Come era prevedibile…

Il Brasile cancella la prima opera promessa per la Coppa del Mondo

Il governo brasiliano ha annunciato il Venerdì 2) la prima cancellazione di una  opera che era promessa per la Coppa del Mondo: la costruzione del Veicolo Light Rail (VLT) in Brasilia. Il progetto è stato condotto in collaborazione con la Francia ed è stato paralizzato per quasi due anni a causa di accuse di corruzione.

Il VLT faceva parte dei piani di miglioramento dei trasporti nella capitale brasiliana durante la Coppa del Mondo, che avrà Brasilia come una delle sue 12 sedi secondarie. Il progetto mirava a unire l'aeroporto in una zona di hotel, che si trova a circa 500 metri dallo stadio in costruzione per l'evento.
Secondo fonti ufficiali, la decisione di annullare definitivamente le opere è stata presa dal governo regionale di Brasilia, che escludeva l'edificio dopo aver visto che, a causa di casi trattati dal giudice di presunte irregolarità, il VLT non sarebbe stato pronto per la Coppa del Mondo.

Il progetto, il cui costo era stato preventivato a 276,9 milioni di reais, ha avuto il sostegno della Banca Mondiale (BM) e l'Agenzia francese per lo sviluppo, che nel 2009 si sono impegnati a finanziare buona parte dei lavori.

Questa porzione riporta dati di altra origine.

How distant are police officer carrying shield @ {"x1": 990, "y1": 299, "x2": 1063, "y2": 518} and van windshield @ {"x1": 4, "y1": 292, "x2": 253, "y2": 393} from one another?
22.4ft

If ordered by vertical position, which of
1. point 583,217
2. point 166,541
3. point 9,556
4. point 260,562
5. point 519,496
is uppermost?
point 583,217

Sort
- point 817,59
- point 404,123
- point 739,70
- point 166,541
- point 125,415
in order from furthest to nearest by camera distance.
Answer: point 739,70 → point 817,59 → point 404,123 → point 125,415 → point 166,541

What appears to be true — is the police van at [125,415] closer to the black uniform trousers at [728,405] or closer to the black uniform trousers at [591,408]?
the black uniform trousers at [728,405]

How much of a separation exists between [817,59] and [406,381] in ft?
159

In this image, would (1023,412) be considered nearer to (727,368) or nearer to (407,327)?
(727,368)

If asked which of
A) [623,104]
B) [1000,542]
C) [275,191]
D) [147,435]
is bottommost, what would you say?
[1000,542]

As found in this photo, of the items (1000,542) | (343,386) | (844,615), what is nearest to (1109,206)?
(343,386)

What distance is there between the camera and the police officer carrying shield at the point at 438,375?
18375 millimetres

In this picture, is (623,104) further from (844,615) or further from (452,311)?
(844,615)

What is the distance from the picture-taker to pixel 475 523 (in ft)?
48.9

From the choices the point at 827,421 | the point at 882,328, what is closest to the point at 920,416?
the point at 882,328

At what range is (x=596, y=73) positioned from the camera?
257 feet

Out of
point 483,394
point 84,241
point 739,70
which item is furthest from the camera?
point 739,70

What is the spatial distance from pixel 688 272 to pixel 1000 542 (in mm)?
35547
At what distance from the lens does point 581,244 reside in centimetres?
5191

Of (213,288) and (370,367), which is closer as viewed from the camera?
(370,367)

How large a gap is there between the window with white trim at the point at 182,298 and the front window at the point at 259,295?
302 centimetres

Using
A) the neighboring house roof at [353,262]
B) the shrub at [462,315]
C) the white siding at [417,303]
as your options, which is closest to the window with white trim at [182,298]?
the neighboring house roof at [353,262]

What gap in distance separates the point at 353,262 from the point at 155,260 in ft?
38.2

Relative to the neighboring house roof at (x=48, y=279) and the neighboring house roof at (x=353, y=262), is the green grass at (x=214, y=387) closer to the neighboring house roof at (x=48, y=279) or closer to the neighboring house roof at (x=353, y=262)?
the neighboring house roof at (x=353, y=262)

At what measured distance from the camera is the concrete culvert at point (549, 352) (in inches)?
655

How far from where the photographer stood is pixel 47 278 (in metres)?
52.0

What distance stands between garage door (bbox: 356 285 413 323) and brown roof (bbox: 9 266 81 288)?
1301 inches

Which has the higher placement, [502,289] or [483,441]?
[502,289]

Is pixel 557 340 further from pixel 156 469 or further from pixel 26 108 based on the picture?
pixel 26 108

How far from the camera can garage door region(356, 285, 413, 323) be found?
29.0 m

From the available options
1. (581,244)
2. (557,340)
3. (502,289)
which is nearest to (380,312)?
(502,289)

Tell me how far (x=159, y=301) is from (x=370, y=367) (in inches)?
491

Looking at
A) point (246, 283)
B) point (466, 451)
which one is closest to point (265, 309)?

L'accordo con la Francia è stato annunciato il 7 settembre 2009, nell'ambito di una visita dall'allora presidente Nicolas Sarkozy al paese.

Il progetto, tuttavia, è rimasto paralizzato dopo una serie di accuse di corruzione che ha colpito il governatore di Brasilia, al momento, José Roberto Arruda, che infine è stato messo sotto accusa per la presunta responsabilità nel mezzo di uno scandalo di tangenti.

Il Brasilia VLT è la prima opera che viene cancellata entro il piano che il governo ha fissato per il miglioramento delle infrastrutture delle città che saranno la sede della Coppa del Mondo.

fonte: Epoca

E siamo solo all’inizio…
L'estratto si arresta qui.